Nevertheless, the reasons for the loss - the Eagles' sheer incompetence, the disintegration of their defense and their collective composure - remain troubling. This wasn't a succession of bad breaks stealing a victory that the Eagles deserved. This was a collapse that covered every phase of the team, from a defense that couldn't stop a journeyman quarterback in Matt Cassel to Kelly's series of puzzling decisions to quarterback Nick Foles' nullifying a touchdown by throwing an illegal block.

"I thought we had a great week of practice, but we don't make excuses," Kelly said. "We didn't play well enough to win."

Perhaps the oddest part of the Eagles' performance was its passivity, particularly in light of how they thumped the Detroit Lions last week.
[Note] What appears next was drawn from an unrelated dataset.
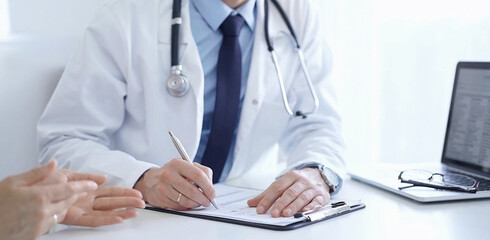 A doctor and a patient. The physician, wearing a white medical coat over a blue shirt and tie, is...
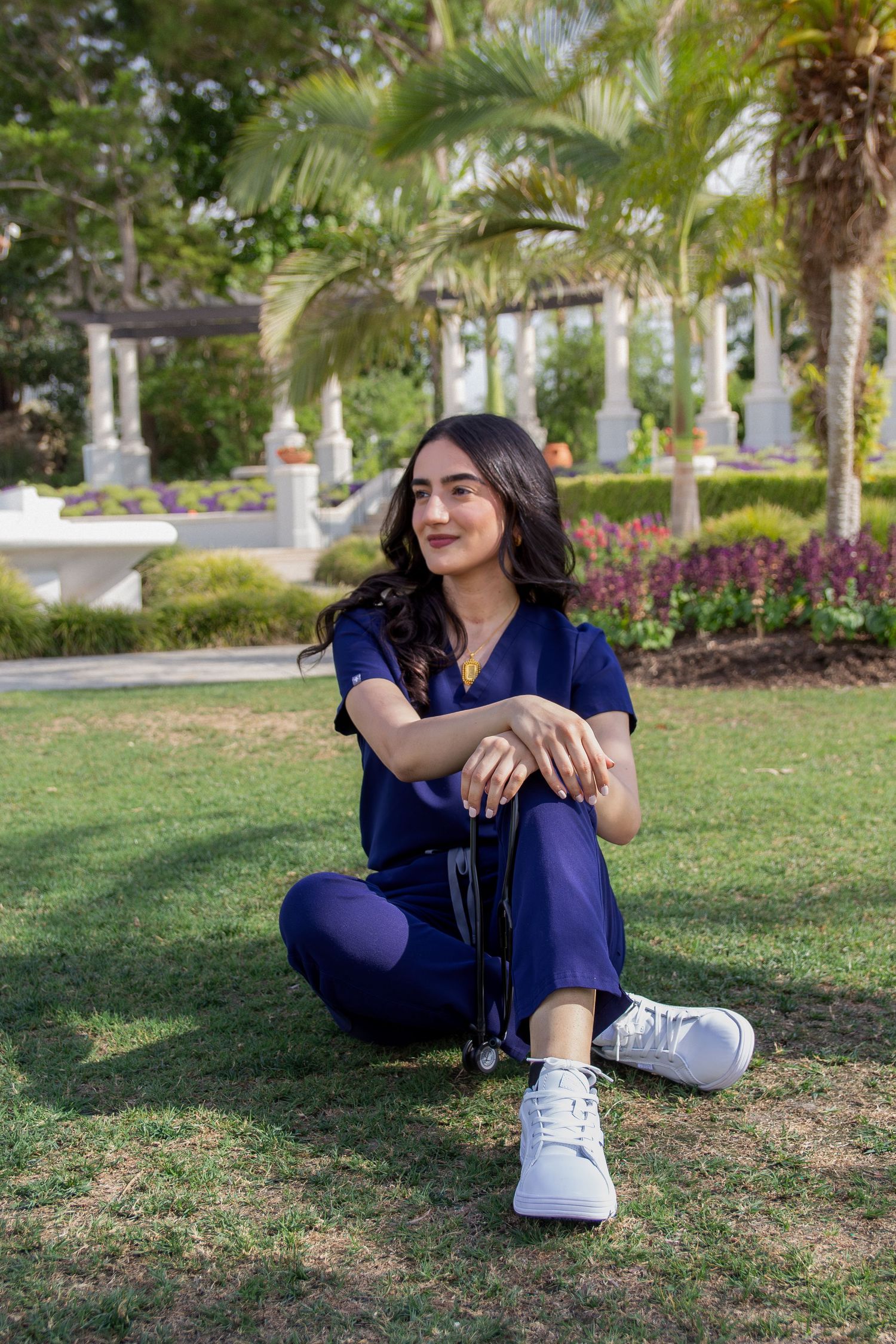 Young woman in navy blue scrubs sitting on grass in a lush garden with palm trees and white columns.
After he had set a franchise single-game rushing record with an astonishing display of north-south running, LeSean McCoy carried the football just eight times Sunday. After Kelly had demonstrated that an offense doesn't have to abandon the run to create big plays or stage a stunning comeback, he called pass after pass, even while the game's outcome was still in doubt, leading to three Vikings sacks and several hellacious hits on Foles.

"You can get out there and line up and get a sack when you're throwing the ball on every play," tackle Jason Peters said to reporters.

After his coverage teams had given up two touchdowns against the Lions, Kelly betrayed his fear of Vikings returner Cordarrelle Patterson, implementing the timid strategy of having Alex Henery pooch his kickoffs. On average, the Vikings started each possession on their own 39-yard line - a huge advantage in field position. And after nine consecutive games of allowing 21 or fewer points, the Eagles disintegrated Sunday, committing nine penalties and playing such billowy pass defense that Cassel shredded them for 382 yards.

"When you give up that many points, it's a lot of things," linebacker Connor Barwin said. "We came out flat. Maybe guys got complacent. . . .

"It's always easier to correct things after a loss than after a win. You reevaluate things, check yourself. Everybody has to be extremely disappointed in what happened, but we won [five] in a row. Everything's still in front of us, and this could be just what this team needed to lock back in for these next two weeks."

That is the hope, and the road could have been so much harder for them. It looked as if it would be. Kelly was standing at that podium, talking about sticking together and finishing the season the right way, and on that television behind him, the Eagles' hold on first place and the promise of an easier route to the playoffs appeared to be slipping away.

But that was before the second half began at AT&T Stadium in Arlington, Texas. Leave it to Tony Romo in December. Leave it to the Dallas Cowboys to save Philadelphia's day.